Прямо на меня смотрела
Я сразу узнал это чистое бледное личико с припухлым носом, как у меня, светлыми бровками, губами, собранными в бантик для безгрешного детского поцелуя. Эти голубые, чуть навыкате, глаза. Ангельски-светлые золотистые волосы, ниспадающие к узким плечикам. Руки, застывшие на взмахе, на взлете, как в танце, которые она, при всем желании, не могла бы опустить — так невероятно пышна и широка, вползалы, была юбка ее парчового платья, растопыренная на проволоке, расшитая золотой тесьмой, украшенная жемчугами и алмазами.
Да, это была она, инфанта Маргарита, моя принцесса.
Разумеется, это не было для меня такой уж полной неожиданностью.

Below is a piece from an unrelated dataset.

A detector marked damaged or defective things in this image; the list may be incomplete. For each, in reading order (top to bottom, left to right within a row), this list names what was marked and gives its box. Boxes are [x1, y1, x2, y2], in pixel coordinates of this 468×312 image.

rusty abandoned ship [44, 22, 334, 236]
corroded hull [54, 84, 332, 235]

Ведь я знал, что художник Веласкес, влюбленный в свою модель столь же трепетно, как я, написал целую галерею ее портретов, теперь украсивших музеи мира…
Но здесь, в Прадо, она уже не была сиротой.

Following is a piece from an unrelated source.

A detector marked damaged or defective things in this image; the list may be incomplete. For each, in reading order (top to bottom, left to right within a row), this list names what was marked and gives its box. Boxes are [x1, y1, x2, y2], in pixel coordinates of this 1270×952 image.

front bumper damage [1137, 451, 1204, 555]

На огромном полотне, которое называлось «Менины», эта девочка, инфанта Маргарита, была лишь одной из фигур хитроумной композиции.
Главными же лицами, согласно придворному этикету, тут были ее отец и мать, король и королева Испании.
И художник Веласкес писал, строго говоря, двойной портрет их величеств.
А она как бы при сем присутствовала.
Остальные же с почтением наблюдали за тем, как он пишет королевскую чету.
Но как можно изобразить на одном холсте и тех, кого пишут, и того, кто пишет, и тех, кто наблюдает акт вдохновенного творчества?
На то и мастер, чтобы найти решение, сделать невозможное возможным.
В глубине дворцовой залы висело зеркало, в котором отражались лики и стати короля с королевой. То есть, художник написал своей кистью зеркало, а в зеркале поместил тот будущий портрет августейшей четы, который покуда существовал лишь в его воображении и взгляде.
В комнате царил сумрак. Пожалуй, тут было темновато для сеанса портретной живописи.
Поэтому гофмаршал королевы Хосе Ньето направился к дальнему окну, отдернул плотную гардину, и дневной свет хлынул из окна внутрь покоев.
А живописец успел запечатлеть на холсте этот его поступок, поскольку благосклонность гофмаршала королевы тоже бывает полезна.
При этом великий художник Диего Родригес де Сильва Веласкес не преминул запечатлеть на этом полотне и самого себя, пишущего королевскую чету.
Он стоял у холста с палитрой в руке, с кистью в другой — очень красивый, в мушкетерском плаще с крестом, с вдохновенным лицом, обрамленным бородой и усами, волною темных волос, ниспадающих к плечам.
Это был, говорят, единственный автопортрет великого живописца.
Может быть, он предчувствовал, что жить ему на свете осталось недолго — всего лишь год, — и он хотел сам распорядиться тем, каким запечатлится в памяти потомков.
Но повторю: даже он, мастер, оставался в стороне, в сумраке, а в центре его полотна была девочка с голубыми глазами и ангельски-светлыми волосами, инфанта Маргарита.